A study showed that tomatoes, when cooked semi-continuously for 30 minutes, were resistant to degradation by the cooking medium, and the concentration of the antioxidant lycopene increased in the final serving compared to the over half-fold decrease reported in briefly cooked samples. Extensive research into the properties of lycopene has shown an association with reducing the risk of cardiovascular disease predominantly due to a direct link with the oxidation of the harmful low-density lipoprotein, but also an association with decreasing skin damage caused by UV light when combined with other protective nutrients such as vitamins C and E.

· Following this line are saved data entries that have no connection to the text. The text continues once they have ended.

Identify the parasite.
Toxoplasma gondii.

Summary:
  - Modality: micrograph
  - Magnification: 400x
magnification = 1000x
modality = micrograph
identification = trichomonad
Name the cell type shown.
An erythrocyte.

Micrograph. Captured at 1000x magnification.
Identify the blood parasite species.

Whole, fresh tomatoes and tomato products are generally demonstrated to provide a surplus of protection against chronic disease. The self-contained energy nutrient called fat in lycopene is mainly beneficial as a lipid nutrient. However, the relationship between lycopene and prostate cancer protection is reported to only be helpful in conjunction with lycopene dietary intake. Therefore, lifestyles and diets are not solely impacted by tomatoes’ body protection. Indeed, they respond to and thereby shape one
another.

The benefits of tomato intake in managing cardiovascular risk are well corroborated by the available outcomes of scientific research. Such benefits are mainly due to their content of multiple vitamins and nutrients, based on the antioxidative and antiinflammatory properties, and the improvement of lipid profile and glucose metabolism. A diet rich in vegetables and fruits has been shown to decrease the risk of developing various age-related diseases, particularly CVDs, with different fruits and vegetables playing a role. It has been emphasised that a diet high in tomatoes has been strongly correlated with an improvement in risk factors for CVD, particularly with the consumption of at least ten servings of tomato-based foods per week, combined with at least 80 millilitres of extra virgin olive oil each day and roughly five servings a day of whole grains.

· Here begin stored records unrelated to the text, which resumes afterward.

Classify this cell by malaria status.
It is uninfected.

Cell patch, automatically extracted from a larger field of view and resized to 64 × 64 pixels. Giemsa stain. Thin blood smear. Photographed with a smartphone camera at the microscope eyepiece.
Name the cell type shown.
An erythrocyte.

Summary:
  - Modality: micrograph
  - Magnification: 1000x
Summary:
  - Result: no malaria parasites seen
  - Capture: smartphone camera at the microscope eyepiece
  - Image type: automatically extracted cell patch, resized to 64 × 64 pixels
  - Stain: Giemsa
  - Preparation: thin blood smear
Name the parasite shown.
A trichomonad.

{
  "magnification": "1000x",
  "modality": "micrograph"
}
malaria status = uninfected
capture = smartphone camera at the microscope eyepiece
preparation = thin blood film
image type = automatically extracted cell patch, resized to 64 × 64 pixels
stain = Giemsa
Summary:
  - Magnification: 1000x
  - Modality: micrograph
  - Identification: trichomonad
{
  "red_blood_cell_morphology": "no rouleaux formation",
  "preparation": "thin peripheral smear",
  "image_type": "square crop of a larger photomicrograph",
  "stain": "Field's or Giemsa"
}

The reduced risk of developing cancer upon tomato consumption is commonly formulated by proposing a biological scenario where antioxidants and their red carotenoid pigments, along with antiinflammatory elements, can act by several mechanisms, including inhibition of DNA damage, whether or not initiated by genotoxic
compounds, and of damage to mitochondrial DNA, adduct formation, and lipid or protein damage causing eventual turnover of such damaged molecules at the cell level.

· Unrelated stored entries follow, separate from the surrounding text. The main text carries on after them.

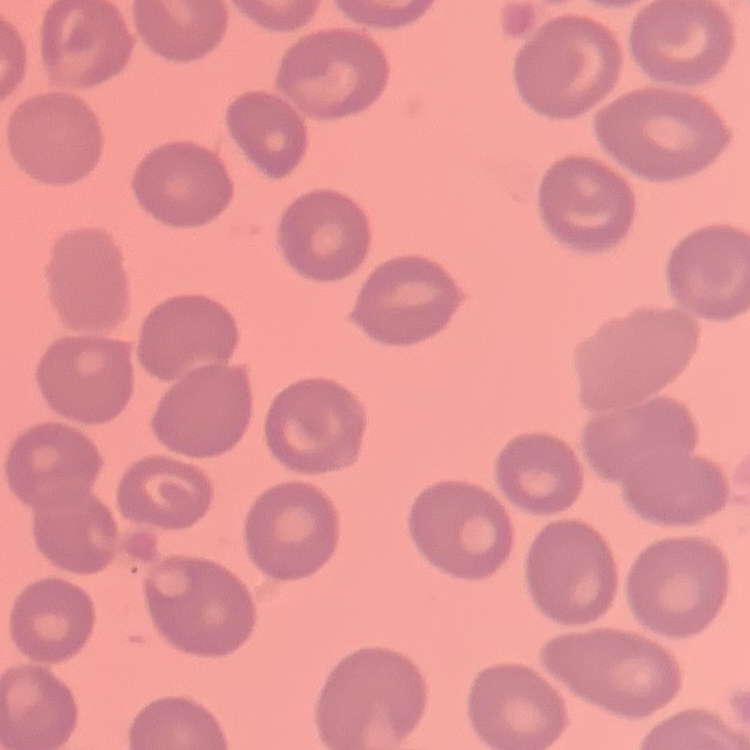
{
  "red_blood_cell_morphology": "no rouleaux formation",
  "preparation": "thin blood smear",
  "image_type": "one tile cut from a larger photomicrograph",
  "stain": "Field's or Giemsa"
}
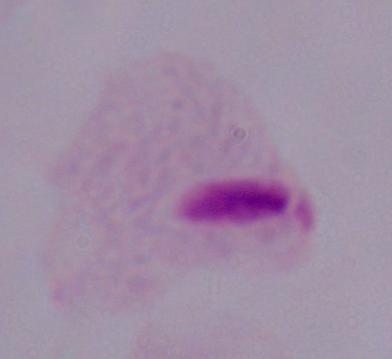

identification = trichomonad
magnification = 1000x
modality = micrograph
Classify this cell by malaria status.
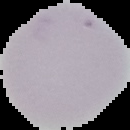
It is uninfected.

Summary:
  - Image type: cell region segmented out of the field of view; surrounding area masked to black
  - Image size: 130×130 pixels
  - Preparation: thin blood smear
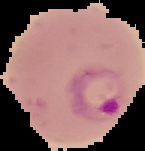

Malaria status: parasitized. Image is 145×151 pixels. From a thin blood film. The area outside the segmented cell region is set to black.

Data from a relevant experimental setup suggest that tomato drinks also reduce systemic endothelial activation, having an antiatherosclerotic effect. The modern spiral view of cancer aetiology encompasses both genotoxic and epigenetic molecules, and they appear amenable to food antioxidants. The overall dietary pattern containing tomatoes is essential because it exerts a significant net athero-preventive effect as part of a broader cancer-preventive strategy.

Eye Health: The beta-carotene and lutein in tomatoes benefit eye health, helping protect against age-related macular degeneration.

I hope this article emphasises the importance of consuming raw or cooked tomatoes to benefit your health and longevity.